PLASTIC PPE waste is to be given another life in a ground-breaking recycling collaboration featuring Alpha Solway in Dumfries.

They are teaming up with Heriot-Watt University to revolutionise how used waste, including masks and respirators, is treated and turned into new products.

Since the start of the pandemic, an estimated 8.4m tonnes of plastic waste has been generated from 193 countries, the majority of which ends up in landfill or, in some areas, in the ocean.

The new Knowledge Transfer Partnership (KTP) project will turn the waste into a secondary raw material called pyrolysis oil, which can then be refined into new commercial products like new PPE products or fuels.

The project, which aims to create a robust circular economy approach for plastics, will run for two years.

Over the last two years, Globus Group, which owns Alpha Solway, has been producing one billion medical masks and 300 million FFP respirators per annum for healthcare trusts across the UK. The manufacturing process currently results in 7g of waste material per medical mask.

The new scheme will develop an innovative process for cost and energy-efficient recycling and repurposing of this PPE waste. As part of the initiative, Globus Group has implemented innovative sustainable thermal heating technology at its factory in Dumfries, which will reduce the company’s PPE waste by an estimated 85 per cent and provide raw materials for new products.

----------------

- _REQUIREMENT 1_
From the PPE recycling article, repeat word for word everything from "The project, which" down to "for new products.".
- _REQUIREMENT 2_
Answer these questions using the PPE recycling article:
(a) Which university is Alpha Solway teaming up with?
(b) How long will the project run?
(c) By what estimated percentage will the thermal heating technology reduce the company's PPE waste?
- _REQUIREMENT 3_
Please carry the PPE recycling article forward with the next part, picking up right after its final sentence.
The rows have no connection to the PPE recycling article.

Stored items:
----------------

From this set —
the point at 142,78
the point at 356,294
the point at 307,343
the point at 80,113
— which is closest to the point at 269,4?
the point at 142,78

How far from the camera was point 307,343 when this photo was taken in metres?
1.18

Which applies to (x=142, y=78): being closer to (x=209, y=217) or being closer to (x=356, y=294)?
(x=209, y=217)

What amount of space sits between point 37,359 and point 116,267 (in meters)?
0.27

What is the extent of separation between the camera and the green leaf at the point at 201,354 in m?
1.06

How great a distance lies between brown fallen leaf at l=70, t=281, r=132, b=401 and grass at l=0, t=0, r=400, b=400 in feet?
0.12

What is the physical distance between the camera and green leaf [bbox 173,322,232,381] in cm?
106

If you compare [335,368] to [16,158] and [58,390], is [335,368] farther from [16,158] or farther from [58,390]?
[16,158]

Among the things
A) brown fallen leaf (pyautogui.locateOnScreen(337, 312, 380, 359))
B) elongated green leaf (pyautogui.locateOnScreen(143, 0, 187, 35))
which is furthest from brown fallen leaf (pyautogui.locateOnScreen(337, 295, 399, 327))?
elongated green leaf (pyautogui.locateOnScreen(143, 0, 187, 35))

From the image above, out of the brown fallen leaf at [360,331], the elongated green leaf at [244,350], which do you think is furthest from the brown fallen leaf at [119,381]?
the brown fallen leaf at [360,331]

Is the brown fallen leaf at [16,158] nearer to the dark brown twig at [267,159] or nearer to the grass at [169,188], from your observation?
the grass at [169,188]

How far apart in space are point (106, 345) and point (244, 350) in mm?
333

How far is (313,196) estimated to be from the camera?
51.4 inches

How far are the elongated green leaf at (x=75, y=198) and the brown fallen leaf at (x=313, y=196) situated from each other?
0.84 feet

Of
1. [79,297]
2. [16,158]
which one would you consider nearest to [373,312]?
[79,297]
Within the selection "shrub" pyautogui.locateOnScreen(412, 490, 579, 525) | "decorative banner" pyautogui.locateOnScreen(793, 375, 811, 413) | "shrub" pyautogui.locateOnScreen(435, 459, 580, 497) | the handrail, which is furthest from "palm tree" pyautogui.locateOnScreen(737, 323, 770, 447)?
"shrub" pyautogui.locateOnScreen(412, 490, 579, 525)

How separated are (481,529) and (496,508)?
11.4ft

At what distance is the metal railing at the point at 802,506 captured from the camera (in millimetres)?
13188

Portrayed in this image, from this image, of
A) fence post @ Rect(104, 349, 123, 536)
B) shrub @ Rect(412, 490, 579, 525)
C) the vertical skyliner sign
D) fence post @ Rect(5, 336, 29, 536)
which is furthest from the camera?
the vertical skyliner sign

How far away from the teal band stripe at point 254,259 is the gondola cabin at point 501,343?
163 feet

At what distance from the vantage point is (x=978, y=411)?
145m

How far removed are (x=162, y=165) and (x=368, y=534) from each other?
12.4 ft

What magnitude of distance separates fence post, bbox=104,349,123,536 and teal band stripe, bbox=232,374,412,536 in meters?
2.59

----------------

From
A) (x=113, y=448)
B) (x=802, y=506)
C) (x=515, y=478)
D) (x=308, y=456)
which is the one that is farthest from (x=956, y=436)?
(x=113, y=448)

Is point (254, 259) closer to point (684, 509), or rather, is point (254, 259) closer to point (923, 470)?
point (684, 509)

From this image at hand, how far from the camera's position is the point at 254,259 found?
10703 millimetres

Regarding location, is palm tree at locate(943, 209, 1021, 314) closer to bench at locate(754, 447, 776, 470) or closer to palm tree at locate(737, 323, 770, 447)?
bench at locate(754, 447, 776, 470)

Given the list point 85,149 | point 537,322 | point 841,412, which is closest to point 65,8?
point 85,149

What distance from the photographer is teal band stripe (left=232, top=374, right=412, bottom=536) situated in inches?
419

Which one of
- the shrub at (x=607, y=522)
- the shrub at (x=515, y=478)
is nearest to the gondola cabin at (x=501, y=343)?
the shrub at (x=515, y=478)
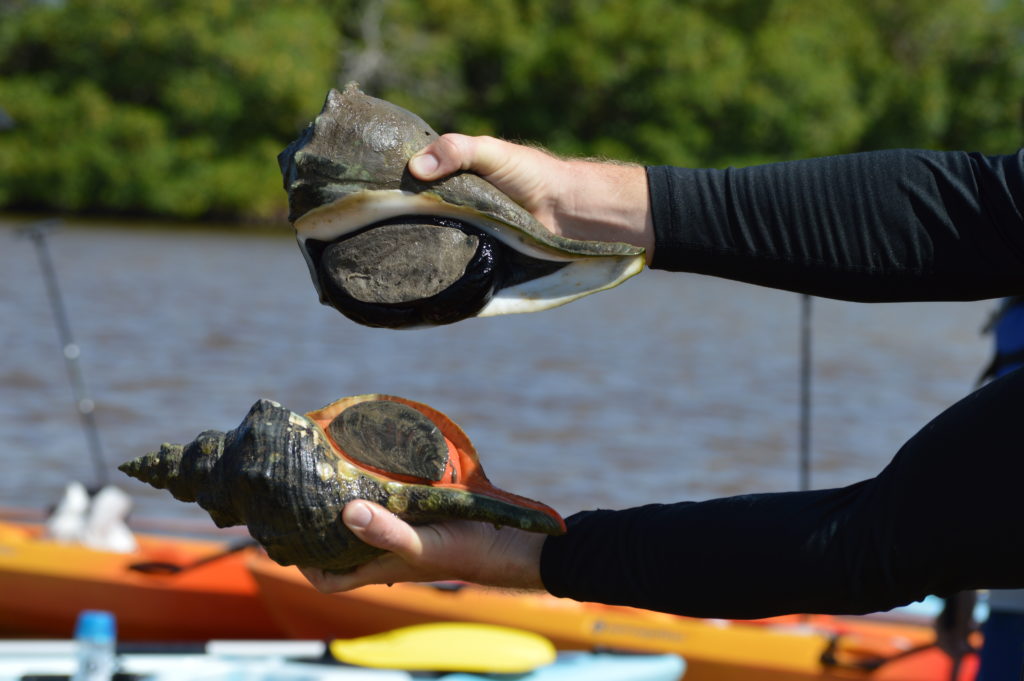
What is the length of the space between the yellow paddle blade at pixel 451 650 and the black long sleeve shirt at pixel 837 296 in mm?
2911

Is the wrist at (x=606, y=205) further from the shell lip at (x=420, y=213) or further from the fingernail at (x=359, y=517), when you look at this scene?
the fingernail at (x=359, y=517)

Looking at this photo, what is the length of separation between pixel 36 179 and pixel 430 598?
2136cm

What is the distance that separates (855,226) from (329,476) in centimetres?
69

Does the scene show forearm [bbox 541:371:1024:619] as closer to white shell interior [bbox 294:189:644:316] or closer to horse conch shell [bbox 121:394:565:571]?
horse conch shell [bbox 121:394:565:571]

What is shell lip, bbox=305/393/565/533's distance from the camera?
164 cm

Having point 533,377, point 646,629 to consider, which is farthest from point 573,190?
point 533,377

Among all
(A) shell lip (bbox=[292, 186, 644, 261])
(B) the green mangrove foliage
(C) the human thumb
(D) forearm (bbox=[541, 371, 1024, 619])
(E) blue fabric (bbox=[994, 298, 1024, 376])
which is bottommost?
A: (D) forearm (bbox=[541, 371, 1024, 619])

----------------

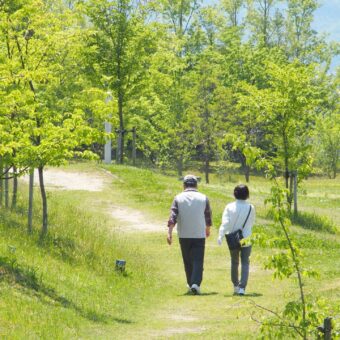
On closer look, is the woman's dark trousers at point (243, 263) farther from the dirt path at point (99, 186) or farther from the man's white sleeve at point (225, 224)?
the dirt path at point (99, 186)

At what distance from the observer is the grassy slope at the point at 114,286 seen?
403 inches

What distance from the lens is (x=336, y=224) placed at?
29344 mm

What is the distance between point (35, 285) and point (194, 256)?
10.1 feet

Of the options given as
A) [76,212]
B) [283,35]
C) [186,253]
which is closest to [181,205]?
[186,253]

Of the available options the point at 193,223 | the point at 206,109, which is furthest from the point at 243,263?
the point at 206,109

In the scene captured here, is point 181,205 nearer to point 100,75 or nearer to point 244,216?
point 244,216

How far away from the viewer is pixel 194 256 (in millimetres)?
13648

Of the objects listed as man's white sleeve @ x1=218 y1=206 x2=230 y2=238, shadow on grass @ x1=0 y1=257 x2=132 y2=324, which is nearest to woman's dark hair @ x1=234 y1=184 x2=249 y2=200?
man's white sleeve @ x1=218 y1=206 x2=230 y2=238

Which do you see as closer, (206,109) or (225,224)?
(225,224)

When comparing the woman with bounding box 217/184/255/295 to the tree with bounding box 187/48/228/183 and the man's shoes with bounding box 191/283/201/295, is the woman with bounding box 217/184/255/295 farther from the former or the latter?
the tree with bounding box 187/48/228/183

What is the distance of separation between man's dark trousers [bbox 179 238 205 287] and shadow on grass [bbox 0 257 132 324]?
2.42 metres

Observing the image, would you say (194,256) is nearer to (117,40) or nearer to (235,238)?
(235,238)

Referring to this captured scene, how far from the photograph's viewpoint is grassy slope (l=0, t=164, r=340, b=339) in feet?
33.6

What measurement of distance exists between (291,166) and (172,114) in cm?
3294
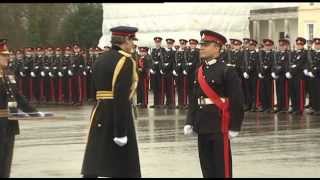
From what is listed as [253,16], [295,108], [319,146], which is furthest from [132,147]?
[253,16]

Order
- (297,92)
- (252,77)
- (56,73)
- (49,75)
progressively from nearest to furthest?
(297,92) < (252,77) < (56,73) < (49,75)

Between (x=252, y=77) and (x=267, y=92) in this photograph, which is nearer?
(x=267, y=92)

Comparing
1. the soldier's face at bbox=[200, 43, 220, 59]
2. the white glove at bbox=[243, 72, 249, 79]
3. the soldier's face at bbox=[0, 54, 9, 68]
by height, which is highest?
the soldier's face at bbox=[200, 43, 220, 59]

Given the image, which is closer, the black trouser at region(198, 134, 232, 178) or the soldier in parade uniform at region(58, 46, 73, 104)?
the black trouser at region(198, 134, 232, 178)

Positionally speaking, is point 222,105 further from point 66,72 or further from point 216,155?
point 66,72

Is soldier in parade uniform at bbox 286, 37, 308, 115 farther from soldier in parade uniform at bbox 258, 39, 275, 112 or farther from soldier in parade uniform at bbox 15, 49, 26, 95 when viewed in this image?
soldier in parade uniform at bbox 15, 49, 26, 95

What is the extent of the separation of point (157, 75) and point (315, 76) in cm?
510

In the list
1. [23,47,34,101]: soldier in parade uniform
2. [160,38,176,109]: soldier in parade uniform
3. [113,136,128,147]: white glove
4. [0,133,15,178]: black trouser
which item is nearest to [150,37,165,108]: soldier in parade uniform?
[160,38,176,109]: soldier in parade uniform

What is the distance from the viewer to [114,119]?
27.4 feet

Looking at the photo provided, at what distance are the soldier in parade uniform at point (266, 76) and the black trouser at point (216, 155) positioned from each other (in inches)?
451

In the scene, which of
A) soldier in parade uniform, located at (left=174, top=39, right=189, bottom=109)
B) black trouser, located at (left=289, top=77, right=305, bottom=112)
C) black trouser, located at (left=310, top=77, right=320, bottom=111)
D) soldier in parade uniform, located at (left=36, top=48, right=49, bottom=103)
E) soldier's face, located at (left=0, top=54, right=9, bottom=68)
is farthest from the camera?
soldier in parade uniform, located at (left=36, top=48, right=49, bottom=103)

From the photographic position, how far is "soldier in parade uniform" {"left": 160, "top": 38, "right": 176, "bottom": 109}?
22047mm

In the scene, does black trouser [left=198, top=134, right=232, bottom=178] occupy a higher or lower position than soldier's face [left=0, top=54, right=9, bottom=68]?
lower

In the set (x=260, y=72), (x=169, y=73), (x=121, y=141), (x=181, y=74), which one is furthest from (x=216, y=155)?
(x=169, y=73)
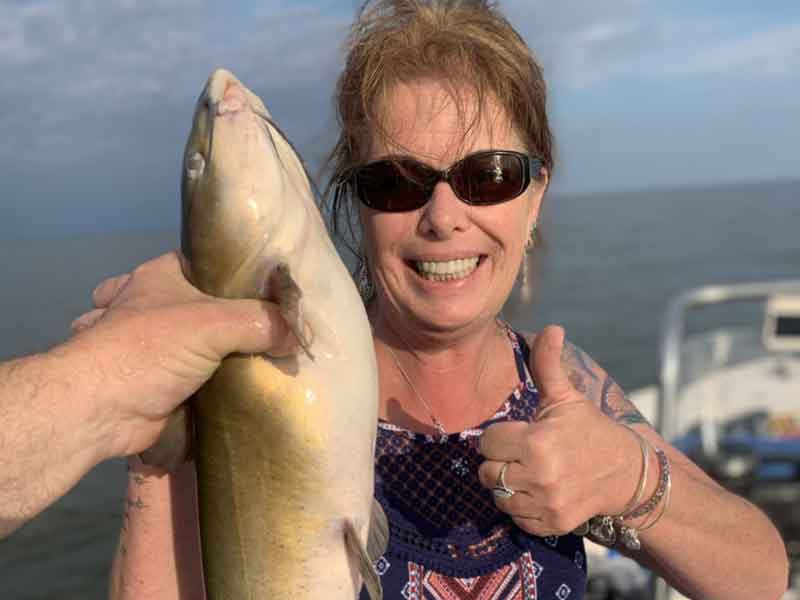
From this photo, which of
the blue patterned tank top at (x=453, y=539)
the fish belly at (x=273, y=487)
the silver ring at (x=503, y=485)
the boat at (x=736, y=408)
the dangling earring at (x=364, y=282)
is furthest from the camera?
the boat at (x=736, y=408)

----------------

- _ANSWER SPACE 1_
The project, which aims to create a robust circular economy approach for plastics, will run for two years.

Over the last two years, Globus Group, which owns Alpha Solway, has been producing one billion medical masks and 300 million FFP respirators per annum for healthcare trusts across the UK. The manufacturing process currently results in 7g of waste material per medical mask.

The new scheme will develop an innovative process for cost and energy-efficient recycling and repurposing of this PPE waste. As part of the initiative, Globus Group has implemented innovative sustainable thermal heating technology at its factory in Dumfries, which will reduce the company’s PPE waste by an estimated 85 per cent and provide raw materials for new products.

- _ANSWER SPACE 2_
(a) Heriot-Watt University
(b) Two years
(c) 85 per cent

- _ANSWER SPACE 3_
CEO Haraldur Agustsson said: “Placing environmentally green materials, technology, sustainability and recycling projects at the heart of our future strategy and investment is now key to our goals moving forward.”

Pete Lee, head of quality at Globus Group, added: “This machine is a fundamental part of our process to re-purpose and utilise waste material to achieve a circular economy.

“This technology will be a real game changer in the way we tackle our PPE waste.”

Dr Aimaro Sanna, an assistant professor in chemical and process engineering at Heriot-Watt University is an expert in thermochemical conversion of biomass and waste material. He said: “This project is a significant step towards addressing the increased waste generated during the global pandemic.

“Initially the research will help to recycle over 100 tonnes of product generated by the manufacturing process every year – the equivalent to 10kg of waste every hour.”